Now it was time to find out what her husband had been up to while his wife was away. At first, Peter had seemed affronted that Sophia would so much as suspect that he would get up to any monkey business while she was gone, but it was really more of a ploy to turn her on than a genuine attempt on his part to pull the wool over her eyes. It all began to fall into place when Peter let it slip out in conversation that Piri's sister was visiting from Szeged in Hungary.
'Ah, I get it, a threesome with the sisters?'
'Well, not exactly.'
'You mean you took this sister out for a romantic dinner, wined and dined her and then brought her back to this bed for a quick - sorry, long - fuck?'
'Again, not exactly. Look, do you want me to tell you, or are you set on going through all the possibilities?'
'Okay, one more try. Knowing how generous, hospitable and inclusive you are, you cooked for them here and then banged all three of them before they buggered off home at dawn?'
'Did you set up hidden cameras or what?!'
'Oh, Peter, you are incorrigible. I know you're dying to tell me what happened. Go on - I'm all ears.'
And so Peter told the story of his evening with Myška, Piri and Kriszta, which I will reduce to a kind of gist to give a flavour of what was an uproarious and very special night. It all really kicked off after dinner, or perhaps I should say,
with
dinner, since Peter had prepared an authentic goulash, with imported Hungarian sweet paprika, beef lard, caraway seeds - the works. Piri had brought six bottles of the best Hungarian red wine she could lay hands on, and Myška had brought a dessert - a fabulous lemon meringue pie. Meanwhile, Kriszta hadn't been idle, preparing some traditional pogácsa pastries in a variety of flavours, including bacon and pumpkin seed, while the goulash was simmering away.
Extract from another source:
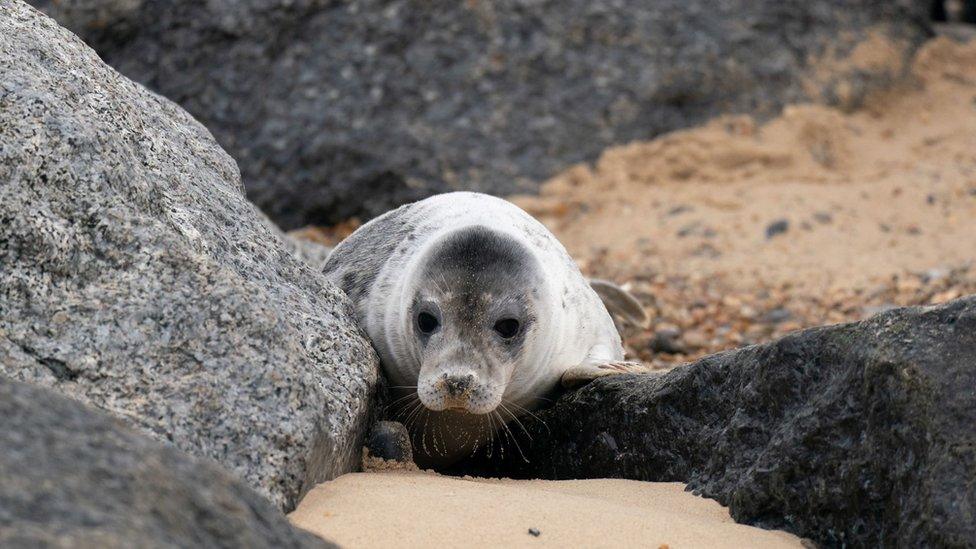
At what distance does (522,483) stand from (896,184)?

(God, Sophia thought, Peter's always been one for using food to lower the defences and get girls to drop their panties for him.)
After dinner, they had played a popular Hungarian card game called ulti, tweaking it so that there were forfeits for those who lost a certain number of hands. Yes, a bit like strip poker, in practice, Peter conceded, but more like 'Truth or Dare', in theory. Sophia could see where this was going - not that it was exactly something requiring a degree in astrophysics to predict. Peter explained that one unforeseen consequence of picking a game that was well known to three of the participants but unknown to the fourth (Peter himself) was that he had fared significantly worse than the others and had had to face several humiliating situations early in the evening.
The first was when he chose 'truth' and was asked if he had ever been thinking about another woman when making love to his wife. When he said, 'Only twice,' the others had of course pressed him to name the women. Peter had blushed - most out of character - which merely led to the chorus of voices asking him to name names to grow louder. Driven into a corner from which there was no escape, he said the two people concerned were with him in the room now. The revelation - such as it was - was received with whooping and hollering by the protagonists, but Kriszta remained strangely silent. (I can see where this is going, thought Sophia.)
'So you find me unattractive, Péter?' she finally said, addressing him, as she always did, after the Hungarian manner.